*REQUIRED TASK 1*. Give the lines of the records as a numbered list, starting at the line that contains "In the scene, does" and ending at the last line of the records. Leave out any blank lines.

*EXTRACT*.

▼▼▼

The book (ISBN 978-0-8027-7788-1) is one in a series of titles being published by Walker & Company of New York, under the theme "Small books, Big ideas," and is 58 pages in length.

Subject matter:

"Every year thousands of people see unfamiliar aircraft, stars, planets, artificial satellites and even luminous clouds, which they fail to recognise. Yet, while these certainly account for many UFOs, there remain hundreds of others that defy explanation and it is these encounters that are the subject of this book." (p.1.)

The book starts off by taking a look at ancient writings and drawings of things which are suggestive of UFOs. There are then snippets of information on Roswell; the 1959 Father Gill CE3 case; contactees; the 1964 Socorro CE2 and the 1965 CE3Valensole event.

The 1975 Walton and 1957 Villa Boas cases are used to illustrate the abduction phenomenon. "But are these real events or fantasises, and is there any historical precedent for such bizarre claims?" (p.16.) The author's views on abductions may be deduced from the next item which is headed "Away with the Faeries: getting closer to the truth." Each section of text is richly illustrated with between three and eight illustrations.

The work continues with all too brief sections on the 1976 Tehran, Iran, aircraft encounter; Rendelsham Forest; the Hudson Valley wave; the Belgium flap, and the 1993 Kelly Cahill encounter from Australia.

It moves on to discuss researching the phenomenon. "Researching the UFO phenomenon can be extremely difficult. Not only do we not know where and when to find them, but many of the more interesting events, affecting national security as they do, tend to be covered up, or "shown" to be hoaxes." (p.40.)


A review of the origins of the phenomenon includes a look at "Could UFOs be archetypal visions...djinns - naughty spirits parading as physical craft...a Mercurial communication, timely confusions brought to us by the trickster messenger of the gods..." (p.42.)

In conclusion the authors write "The UFO phenomenon therefore spans all points of view from sinister paranoid outlook ("We are being farmed") to evolutionary spiritual models of the universe ("They are waiting for us to awake.")."

▲▲▲

*DATA IN THIS EXERCISE*.
▼▼▼

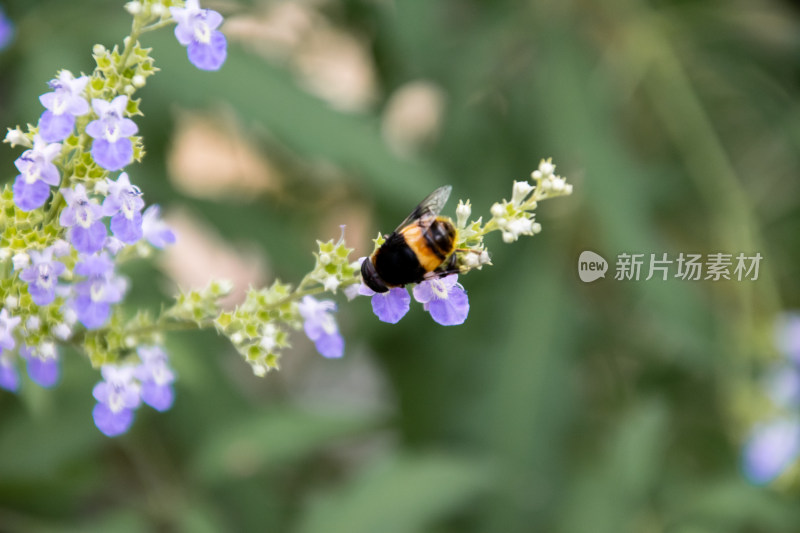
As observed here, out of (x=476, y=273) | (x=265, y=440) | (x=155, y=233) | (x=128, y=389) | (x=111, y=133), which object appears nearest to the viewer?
(x=111, y=133)

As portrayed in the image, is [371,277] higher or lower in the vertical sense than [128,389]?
higher

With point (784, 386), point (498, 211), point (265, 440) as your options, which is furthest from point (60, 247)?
point (784, 386)

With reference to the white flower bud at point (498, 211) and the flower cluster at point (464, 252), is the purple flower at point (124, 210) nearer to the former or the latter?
the flower cluster at point (464, 252)

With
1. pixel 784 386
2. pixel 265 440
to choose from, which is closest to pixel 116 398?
pixel 265 440

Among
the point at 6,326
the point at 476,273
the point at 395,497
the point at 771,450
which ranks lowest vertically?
the point at 6,326

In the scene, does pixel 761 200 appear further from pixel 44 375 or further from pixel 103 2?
pixel 44 375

▲▲▲

*REQUIRED TASK 2*. Write what comes next in the review of the UFO book, picking up right after its final sentence.

*EXERCISE OUTPUT 1*.
1. In the scene, does pixel 761 200 appear further from pixel 44 375 or further from pixel 103 2?
2. pixel 44 375

*EXERCISE OUTPUT 2*.
The book closes with a list of "100 notable UFO sightings" between 1878 and 2010. However, some of their summaries, eg the January 1988 Knowles family event lacks knowledge of the detailed documentation on a case and seems drawn from mass media source. No doubt, due to space limitations, there are no references cited for these case summaries, which reduces their value.

In conclusion:

A very light weight contribution to the UFO literature.

Tuesday, July 10, 2012

Australian government UFO files I would like to find

Hi all,


Over the years I have accessed over a hundred Australian government UFO files, via either the Archives Act or the Freedom of Information Act. However, there are a number of files which I have not been able to locate. I'll describe what I know of these; perhaps a blog reader has come across them?

Darwin RAAF files:

National Archives of Australia (NAA) file series E1327 contains three files which I have  seen, namely control symbols 5/4/Air Parts 1, 6, and 6/7. The file titles are "Unusual sightings and incidents." I asked a reference officer at the NAA Darwin office if they could locate parts 2,3, 4 & 5 of this series. Their response was that they had " record of thse files coming into our possession." The originating agency for the series at the moment is  RAAF No 321 Combat Support Wing, Darwin, based at RAAF Base Winnellie.

HQ Support Command:

NAA file series A9755 control symbol 4 is a file formerly numbered B 5758 control symbol 5/6/1 Air part 8 with a date range of 1978-1989. I had a copy of the file digitised. It contains UFO reports from 1978. File series A9755 control symbol 5 has the same title with a  date range of 1986-1992, hence not available under the Archives Act. I asked a reference officer at the NAA Melbourne office if they could locate parts 1-7? Their response was that an examination of file series B5758 and B5759 had failed to locate any other parts held by them. This could imply that the files had been destroyed in accordance with standard Archive procedures, or that the originating agency still holds onto them.


There are references on a number of files e.g. file series PP4741/1 control symbol 5/5/Air (16 Jan 1951); A11339 control symbol 5/7/Air Part 1 (21 Nov 1953) andA703 control symbol 554/1/30 part 1 (16 Nov 1953), to a file numbered SEC.CD2/2.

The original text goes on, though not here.